[[ Excerpted records, beginning ]]

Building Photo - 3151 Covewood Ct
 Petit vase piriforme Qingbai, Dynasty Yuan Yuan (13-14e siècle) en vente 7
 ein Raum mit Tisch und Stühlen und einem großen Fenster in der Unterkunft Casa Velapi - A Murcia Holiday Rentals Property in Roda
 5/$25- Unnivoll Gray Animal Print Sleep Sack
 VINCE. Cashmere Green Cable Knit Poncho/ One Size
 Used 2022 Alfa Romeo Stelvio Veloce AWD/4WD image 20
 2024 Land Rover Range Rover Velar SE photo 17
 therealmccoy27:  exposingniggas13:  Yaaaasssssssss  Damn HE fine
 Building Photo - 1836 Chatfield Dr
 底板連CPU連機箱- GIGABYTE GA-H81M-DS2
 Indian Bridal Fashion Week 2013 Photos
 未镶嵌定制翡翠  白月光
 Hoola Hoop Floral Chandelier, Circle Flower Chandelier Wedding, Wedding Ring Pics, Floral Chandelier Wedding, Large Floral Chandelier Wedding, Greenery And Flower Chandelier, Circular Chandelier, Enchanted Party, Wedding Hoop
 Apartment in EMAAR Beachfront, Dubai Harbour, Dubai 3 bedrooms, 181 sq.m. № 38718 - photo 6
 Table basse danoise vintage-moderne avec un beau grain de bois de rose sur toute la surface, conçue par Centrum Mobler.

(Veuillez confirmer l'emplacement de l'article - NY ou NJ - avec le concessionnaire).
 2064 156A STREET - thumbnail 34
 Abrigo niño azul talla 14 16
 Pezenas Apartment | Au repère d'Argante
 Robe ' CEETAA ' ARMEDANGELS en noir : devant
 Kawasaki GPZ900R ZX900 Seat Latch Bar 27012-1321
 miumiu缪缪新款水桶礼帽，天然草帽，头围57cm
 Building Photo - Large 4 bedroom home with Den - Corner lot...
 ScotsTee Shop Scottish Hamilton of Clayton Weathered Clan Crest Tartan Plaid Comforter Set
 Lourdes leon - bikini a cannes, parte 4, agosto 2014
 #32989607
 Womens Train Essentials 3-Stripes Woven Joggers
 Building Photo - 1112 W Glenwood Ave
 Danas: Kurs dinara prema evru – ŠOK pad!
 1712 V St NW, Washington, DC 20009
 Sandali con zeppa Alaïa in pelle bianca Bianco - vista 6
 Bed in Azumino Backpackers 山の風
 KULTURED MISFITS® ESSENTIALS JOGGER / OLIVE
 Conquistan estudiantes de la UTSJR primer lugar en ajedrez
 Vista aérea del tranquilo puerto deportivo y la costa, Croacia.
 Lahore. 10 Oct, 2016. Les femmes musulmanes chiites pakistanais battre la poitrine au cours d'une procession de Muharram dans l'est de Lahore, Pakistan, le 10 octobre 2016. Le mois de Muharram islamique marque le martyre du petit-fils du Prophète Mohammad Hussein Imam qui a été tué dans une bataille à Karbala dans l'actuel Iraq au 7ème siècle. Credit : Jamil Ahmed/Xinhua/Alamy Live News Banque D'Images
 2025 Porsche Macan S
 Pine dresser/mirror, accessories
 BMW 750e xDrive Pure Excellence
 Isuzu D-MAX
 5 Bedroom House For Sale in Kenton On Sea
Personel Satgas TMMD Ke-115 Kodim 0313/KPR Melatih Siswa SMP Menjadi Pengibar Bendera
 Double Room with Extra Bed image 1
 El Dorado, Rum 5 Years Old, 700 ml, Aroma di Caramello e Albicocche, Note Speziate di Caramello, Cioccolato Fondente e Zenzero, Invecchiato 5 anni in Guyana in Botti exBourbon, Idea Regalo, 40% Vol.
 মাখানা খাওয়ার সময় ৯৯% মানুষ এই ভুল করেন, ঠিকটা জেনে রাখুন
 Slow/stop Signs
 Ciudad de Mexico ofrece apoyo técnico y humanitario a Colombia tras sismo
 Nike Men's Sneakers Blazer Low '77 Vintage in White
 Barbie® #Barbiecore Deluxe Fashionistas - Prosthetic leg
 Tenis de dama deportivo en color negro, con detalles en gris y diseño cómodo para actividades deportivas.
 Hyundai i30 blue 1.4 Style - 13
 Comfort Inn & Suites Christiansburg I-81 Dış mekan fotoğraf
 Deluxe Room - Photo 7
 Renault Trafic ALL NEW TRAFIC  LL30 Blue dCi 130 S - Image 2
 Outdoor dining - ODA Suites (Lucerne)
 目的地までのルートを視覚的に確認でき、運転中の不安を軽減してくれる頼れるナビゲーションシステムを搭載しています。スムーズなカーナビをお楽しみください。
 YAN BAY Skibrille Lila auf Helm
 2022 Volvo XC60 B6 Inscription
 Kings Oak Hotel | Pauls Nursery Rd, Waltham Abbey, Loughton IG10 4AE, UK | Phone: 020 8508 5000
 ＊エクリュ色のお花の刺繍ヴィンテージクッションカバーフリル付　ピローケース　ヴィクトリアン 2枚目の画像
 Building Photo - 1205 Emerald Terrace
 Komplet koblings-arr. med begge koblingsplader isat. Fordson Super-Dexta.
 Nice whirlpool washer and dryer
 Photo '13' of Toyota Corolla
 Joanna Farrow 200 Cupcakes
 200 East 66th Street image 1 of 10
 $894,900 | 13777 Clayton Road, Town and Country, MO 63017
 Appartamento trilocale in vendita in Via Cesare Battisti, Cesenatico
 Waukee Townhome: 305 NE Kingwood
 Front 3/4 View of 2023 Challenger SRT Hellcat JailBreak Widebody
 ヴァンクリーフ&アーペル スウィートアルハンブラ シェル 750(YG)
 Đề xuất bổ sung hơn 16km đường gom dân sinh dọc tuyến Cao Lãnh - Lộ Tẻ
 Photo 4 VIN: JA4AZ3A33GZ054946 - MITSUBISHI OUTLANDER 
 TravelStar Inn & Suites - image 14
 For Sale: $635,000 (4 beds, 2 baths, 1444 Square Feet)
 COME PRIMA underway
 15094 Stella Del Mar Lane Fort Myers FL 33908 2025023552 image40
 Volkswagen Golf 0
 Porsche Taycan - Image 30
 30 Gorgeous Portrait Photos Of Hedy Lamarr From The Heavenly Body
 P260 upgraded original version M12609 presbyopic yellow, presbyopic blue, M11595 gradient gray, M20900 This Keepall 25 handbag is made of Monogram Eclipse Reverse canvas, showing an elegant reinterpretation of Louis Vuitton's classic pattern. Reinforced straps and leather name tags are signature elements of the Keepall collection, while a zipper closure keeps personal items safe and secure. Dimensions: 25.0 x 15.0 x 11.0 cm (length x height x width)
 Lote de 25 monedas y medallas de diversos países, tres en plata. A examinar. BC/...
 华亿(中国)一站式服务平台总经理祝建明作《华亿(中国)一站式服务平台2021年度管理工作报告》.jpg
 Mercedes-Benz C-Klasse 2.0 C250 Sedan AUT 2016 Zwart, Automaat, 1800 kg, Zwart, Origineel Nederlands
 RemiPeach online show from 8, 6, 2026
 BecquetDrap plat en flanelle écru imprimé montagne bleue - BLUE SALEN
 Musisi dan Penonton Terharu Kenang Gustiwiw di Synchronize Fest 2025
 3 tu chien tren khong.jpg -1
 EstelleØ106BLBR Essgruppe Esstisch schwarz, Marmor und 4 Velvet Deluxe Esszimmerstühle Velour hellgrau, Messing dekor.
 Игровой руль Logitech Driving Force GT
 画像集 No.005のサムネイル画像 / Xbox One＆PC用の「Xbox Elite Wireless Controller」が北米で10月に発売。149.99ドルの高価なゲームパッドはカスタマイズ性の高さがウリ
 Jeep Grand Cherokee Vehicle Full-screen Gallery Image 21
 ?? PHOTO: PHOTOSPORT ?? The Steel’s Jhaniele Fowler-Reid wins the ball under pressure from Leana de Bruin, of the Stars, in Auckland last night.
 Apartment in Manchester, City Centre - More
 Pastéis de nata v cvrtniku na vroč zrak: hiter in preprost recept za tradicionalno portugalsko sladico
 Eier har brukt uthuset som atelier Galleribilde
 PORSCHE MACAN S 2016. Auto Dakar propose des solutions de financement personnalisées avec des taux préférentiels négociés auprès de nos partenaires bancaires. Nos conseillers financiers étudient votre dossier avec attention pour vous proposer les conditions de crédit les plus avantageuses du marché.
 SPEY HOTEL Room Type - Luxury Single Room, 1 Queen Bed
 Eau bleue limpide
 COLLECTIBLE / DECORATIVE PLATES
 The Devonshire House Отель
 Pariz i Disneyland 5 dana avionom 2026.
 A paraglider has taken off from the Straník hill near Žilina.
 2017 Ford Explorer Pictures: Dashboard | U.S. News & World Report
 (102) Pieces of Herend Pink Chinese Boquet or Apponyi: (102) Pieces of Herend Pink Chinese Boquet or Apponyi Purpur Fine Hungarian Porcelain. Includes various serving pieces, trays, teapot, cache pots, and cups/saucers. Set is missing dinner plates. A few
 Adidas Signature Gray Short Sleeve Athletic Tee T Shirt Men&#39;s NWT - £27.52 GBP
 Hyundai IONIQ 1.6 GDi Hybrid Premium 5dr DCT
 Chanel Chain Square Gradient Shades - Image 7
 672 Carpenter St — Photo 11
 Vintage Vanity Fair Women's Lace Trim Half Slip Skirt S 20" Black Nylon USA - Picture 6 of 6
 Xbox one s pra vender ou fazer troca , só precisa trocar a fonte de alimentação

[[ Excerpted records, end ]]

Assignment:
Above are records; repeat only the lines starting at the line with "Nike Men's Sneakers" and ending at the line with "200 East 66th Street image 1 of 10", exactly as they appear, both included.

Written response:
 Nike Men's Sneakers Blazer Low '77 Vintage in White
 Barbie® #Barbiecore Deluxe Fashionistas - Prosthetic leg
 Tenis de dama deportivo en color negro, con detalles en gris y diseño cómodo para actividades deportivas.
 Hyundai i30 blue 1.4 Style - 13
 Comfort Inn & Suites Christiansburg I-81 Dış mekan fotoğraf
 Deluxe Room - Photo 7
 Renault Trafic ALL NEW TRAFIC  LL30 Blue dCi 130 S - Image 2
 Outdoor dining - ODA Suites (Lucerne)
 目的地までのルートを視覚的に確認でき、運転中の不安を軽減してくれる頼れるナビゲーションシステムを搭載しています。スムーズなカーナビをお楽しみください。
 YAN BAY Skibrille Lila auf Helm
 2022 Volvo XC60 B6 Inscription
 Kings Oak Hotel | Pauls Nursery Rd, Waltham Abbey, Loughton IG10 4AE, UK | Phone: 020 8508 5000
 ＊エクリュ色のお花の刺繍ヴィンテージクッションカバーフリル付　ピローケース　ヴィクトリアン 2枚目の画像
 Building Photo - 1205 Emerald Terrace
 Komplet koblings-arr. med begge koblingsplader isat. Fordson Super-Dexta.
 Nice whirlpool washer and dryer
 Photo '13' of Toyota Corolla
 Joanna Farrow 200 Cupcakes
 200 East 66th Street image 1 of 10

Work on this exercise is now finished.